TEXT EXCERPT:
----

They are talking abut a tornado hitting the St. Louis airport. I got a feeling it might have been a microburst and not a tornado. The weather department will come out with a report soon.
“(CNN) -- Heavy winds from a severe storm caused significant damage, shattered windows and sent debris raining down on passengers at an airport in St. Louis Friday night.
The Lambert-St. Louis International Airport is closed indefinitely while officials investigate the damage, St. Louis Mayor Francis Slay told reporters.
"There was a reported sighting of a tornado. Although that has not been confirmed, that storm caused significant damage to the airport," he said.
The reported tornado twisted metal and blew out plate-glass windows in the airport's main terminal, CNN affiliate KSDK reported.
Four people were transported to nearby hospitals with injuries, Slay said…”
The weather people can look at the radar and their data and they can tell by looking at the damage if it was a tornado or not. I have never seen a tornado but I have been on the edge or in a microburst.
It seems like we are having a lot of bad weather around the world. Is it just that the news reporting is better now? Or is mother nature trying to teach us a lesson?

----

[Items from a dataset]
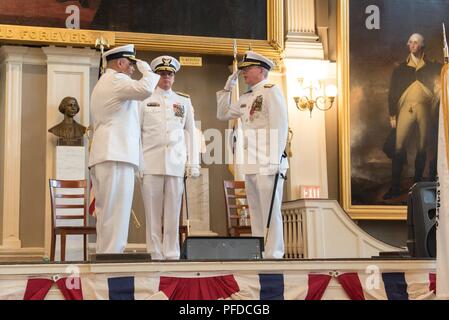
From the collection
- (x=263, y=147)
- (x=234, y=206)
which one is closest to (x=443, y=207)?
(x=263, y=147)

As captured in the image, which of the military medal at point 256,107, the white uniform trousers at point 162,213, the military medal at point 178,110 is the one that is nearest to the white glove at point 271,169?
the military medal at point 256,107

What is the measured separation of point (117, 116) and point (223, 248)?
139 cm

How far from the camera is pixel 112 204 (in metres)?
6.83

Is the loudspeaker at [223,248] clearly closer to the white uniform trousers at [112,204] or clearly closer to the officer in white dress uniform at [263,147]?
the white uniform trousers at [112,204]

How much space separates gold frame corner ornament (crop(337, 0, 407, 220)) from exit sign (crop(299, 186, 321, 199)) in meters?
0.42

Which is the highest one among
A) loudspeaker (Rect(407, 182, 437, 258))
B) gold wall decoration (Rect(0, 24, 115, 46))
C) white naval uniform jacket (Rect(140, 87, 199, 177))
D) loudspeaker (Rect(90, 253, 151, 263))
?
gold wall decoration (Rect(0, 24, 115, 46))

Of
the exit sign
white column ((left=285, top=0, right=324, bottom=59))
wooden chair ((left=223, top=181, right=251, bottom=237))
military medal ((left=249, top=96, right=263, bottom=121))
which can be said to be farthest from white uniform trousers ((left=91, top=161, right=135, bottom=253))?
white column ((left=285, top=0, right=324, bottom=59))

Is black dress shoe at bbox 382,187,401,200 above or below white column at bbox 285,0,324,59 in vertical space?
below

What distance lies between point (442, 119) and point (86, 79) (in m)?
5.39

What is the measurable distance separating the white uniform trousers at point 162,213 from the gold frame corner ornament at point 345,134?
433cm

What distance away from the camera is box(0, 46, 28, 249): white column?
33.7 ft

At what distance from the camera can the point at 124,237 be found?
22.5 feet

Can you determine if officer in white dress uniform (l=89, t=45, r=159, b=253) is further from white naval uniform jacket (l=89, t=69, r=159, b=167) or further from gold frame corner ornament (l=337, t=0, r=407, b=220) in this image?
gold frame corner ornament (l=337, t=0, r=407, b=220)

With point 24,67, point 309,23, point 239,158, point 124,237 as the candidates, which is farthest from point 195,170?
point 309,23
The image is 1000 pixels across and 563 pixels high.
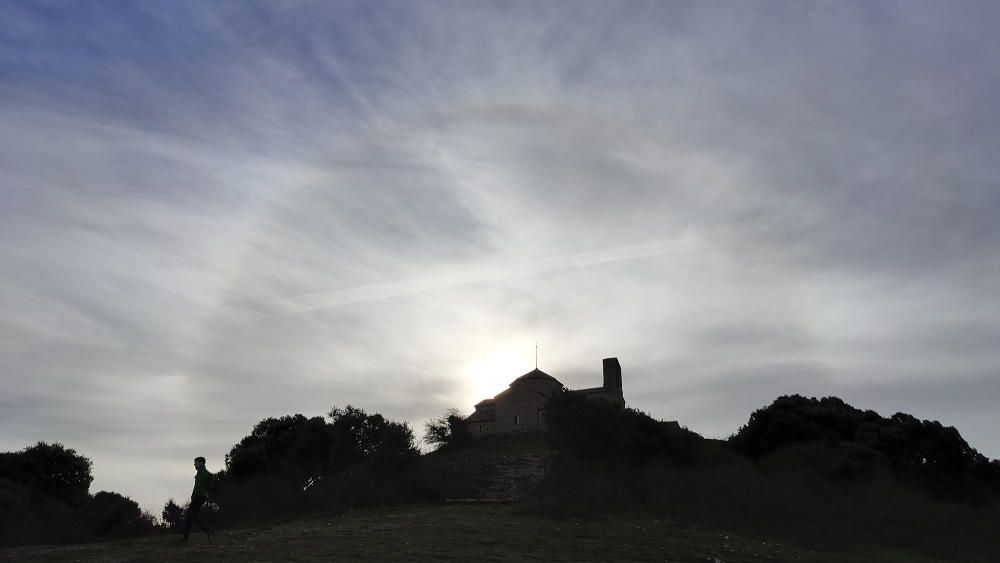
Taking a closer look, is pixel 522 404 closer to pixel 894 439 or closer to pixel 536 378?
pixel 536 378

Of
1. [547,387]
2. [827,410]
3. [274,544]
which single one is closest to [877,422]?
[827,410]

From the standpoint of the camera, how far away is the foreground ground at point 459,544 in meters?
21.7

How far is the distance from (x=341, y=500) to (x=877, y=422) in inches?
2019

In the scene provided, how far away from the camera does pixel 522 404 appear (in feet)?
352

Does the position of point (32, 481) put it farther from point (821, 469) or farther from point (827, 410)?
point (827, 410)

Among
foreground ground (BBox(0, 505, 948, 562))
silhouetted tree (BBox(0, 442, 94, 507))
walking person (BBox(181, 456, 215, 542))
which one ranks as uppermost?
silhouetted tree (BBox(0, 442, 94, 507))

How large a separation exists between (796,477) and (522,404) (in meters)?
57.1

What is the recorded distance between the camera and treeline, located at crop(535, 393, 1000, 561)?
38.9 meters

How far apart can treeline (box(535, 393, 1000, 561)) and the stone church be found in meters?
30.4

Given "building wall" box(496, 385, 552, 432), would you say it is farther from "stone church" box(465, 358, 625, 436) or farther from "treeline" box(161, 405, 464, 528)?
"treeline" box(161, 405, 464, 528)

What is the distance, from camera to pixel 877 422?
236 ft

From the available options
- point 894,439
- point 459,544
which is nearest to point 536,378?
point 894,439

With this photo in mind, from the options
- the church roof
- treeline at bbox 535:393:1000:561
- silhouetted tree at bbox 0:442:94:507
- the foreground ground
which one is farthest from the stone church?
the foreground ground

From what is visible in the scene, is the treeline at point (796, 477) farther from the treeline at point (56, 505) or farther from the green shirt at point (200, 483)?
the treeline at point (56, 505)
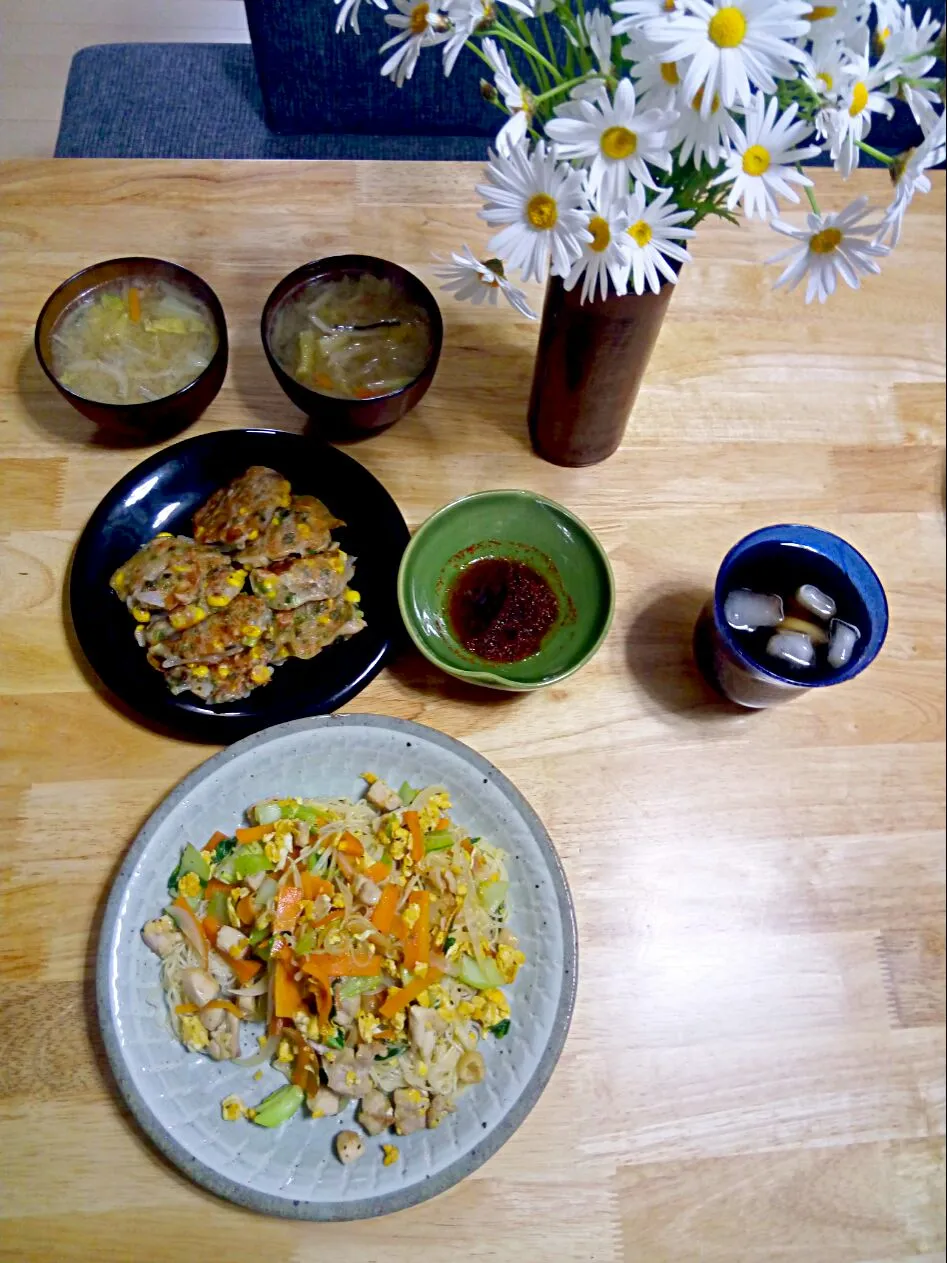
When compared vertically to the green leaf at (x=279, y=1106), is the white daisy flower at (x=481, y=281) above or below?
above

----

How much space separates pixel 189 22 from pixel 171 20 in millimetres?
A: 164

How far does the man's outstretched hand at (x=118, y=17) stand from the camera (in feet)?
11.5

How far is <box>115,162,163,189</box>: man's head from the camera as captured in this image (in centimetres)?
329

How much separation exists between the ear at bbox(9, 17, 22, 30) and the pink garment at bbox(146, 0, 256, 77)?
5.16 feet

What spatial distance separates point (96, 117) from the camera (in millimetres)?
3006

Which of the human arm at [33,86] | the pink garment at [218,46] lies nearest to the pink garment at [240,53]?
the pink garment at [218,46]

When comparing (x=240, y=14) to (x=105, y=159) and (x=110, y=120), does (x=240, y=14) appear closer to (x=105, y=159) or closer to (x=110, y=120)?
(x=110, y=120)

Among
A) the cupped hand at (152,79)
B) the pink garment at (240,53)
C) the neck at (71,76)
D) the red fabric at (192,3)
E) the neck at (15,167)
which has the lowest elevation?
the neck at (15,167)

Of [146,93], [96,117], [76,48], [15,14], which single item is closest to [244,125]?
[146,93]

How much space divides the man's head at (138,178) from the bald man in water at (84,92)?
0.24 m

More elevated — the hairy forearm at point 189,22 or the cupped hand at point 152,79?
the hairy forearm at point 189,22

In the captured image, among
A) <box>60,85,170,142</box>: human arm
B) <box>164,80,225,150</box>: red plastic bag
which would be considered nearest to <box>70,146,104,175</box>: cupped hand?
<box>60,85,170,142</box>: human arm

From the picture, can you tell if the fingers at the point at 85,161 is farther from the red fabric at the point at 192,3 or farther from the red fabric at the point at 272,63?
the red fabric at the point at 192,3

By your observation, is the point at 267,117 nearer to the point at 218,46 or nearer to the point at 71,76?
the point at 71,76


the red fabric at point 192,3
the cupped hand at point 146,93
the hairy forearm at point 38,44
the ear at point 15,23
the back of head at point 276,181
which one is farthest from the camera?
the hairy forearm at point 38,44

----

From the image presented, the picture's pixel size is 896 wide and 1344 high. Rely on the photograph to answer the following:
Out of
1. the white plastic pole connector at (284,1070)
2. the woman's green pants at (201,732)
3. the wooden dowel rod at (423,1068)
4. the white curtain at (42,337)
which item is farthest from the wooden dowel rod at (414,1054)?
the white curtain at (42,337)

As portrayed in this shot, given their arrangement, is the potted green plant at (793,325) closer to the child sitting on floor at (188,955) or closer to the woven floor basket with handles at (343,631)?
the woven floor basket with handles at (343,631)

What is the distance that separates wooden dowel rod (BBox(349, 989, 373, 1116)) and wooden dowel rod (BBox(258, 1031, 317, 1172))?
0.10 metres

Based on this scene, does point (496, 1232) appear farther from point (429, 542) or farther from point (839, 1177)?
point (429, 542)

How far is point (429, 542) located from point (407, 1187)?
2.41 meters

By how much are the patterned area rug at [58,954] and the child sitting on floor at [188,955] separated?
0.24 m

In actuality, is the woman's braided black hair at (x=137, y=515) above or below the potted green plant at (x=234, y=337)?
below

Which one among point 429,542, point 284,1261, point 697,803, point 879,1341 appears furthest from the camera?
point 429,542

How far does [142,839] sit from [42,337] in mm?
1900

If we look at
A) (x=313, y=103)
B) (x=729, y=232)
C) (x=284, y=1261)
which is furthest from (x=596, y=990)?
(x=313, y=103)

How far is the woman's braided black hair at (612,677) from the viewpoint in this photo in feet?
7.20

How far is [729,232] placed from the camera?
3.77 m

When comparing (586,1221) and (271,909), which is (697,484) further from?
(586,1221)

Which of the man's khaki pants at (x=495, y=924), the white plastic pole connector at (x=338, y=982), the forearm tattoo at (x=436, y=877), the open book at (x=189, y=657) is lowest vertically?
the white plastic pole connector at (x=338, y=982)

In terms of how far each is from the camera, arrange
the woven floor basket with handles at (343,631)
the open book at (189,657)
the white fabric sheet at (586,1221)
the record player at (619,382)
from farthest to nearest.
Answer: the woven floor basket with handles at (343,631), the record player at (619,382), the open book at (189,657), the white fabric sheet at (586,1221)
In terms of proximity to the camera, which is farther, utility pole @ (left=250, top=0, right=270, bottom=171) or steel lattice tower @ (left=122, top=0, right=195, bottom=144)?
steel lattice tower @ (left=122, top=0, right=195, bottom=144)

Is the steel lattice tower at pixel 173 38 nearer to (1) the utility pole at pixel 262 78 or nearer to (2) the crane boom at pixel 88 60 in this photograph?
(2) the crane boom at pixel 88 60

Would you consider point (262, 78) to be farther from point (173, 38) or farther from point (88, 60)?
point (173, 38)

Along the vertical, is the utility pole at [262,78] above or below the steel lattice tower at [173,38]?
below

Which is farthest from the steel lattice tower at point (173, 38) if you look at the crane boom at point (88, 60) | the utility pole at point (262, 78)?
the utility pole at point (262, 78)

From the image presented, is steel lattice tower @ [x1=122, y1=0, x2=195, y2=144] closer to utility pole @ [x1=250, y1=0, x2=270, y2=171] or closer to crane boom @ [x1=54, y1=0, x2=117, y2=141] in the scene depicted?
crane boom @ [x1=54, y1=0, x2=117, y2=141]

----

CHECK YOUR UNDERSTANDING:
(1) Rewrite the airport storm text between "Four people were" and "us a lesson?", inclusive, replacing "microburst" with "downburst".
(2) List every proper name of a person, place or organization that appears in the airport storm text.
(3) According to the airport storm text, are the following statements true? (a) The airport was closed indefinitely while officials investigated the damage. (b) The mayor confirmed that a tornado struck the airport. (c) The writer has seen a tornado. For each one, answer yes or no and quote the words of the text that decide it.

RESULTS OF THE EXERCISE:
(1)
Four people were transported to nearby hospitals with injuries, Slay said…”
The weather people can look at the radar and their data and they can tell by looking at the damage if it was a tornado or not. I have never seen a tornado but I have been on the edge or in a downburst.
It seems like we are having a lot of bad weather around the world. Is it just that the news reporting is better now? Or is mother nature trying to teach us a lesson?

(2)
St. Louis
CNN
Lambert-St. Louis International Airport
Francis Slay
KSDK

(3)
(a) Yes: "The Lambert-St. Louis International Airport is closed indefinitely while officials investigate the damage"
(b) No: "Although that has not been confirmed"
(c) No: "I have never seen a tornado"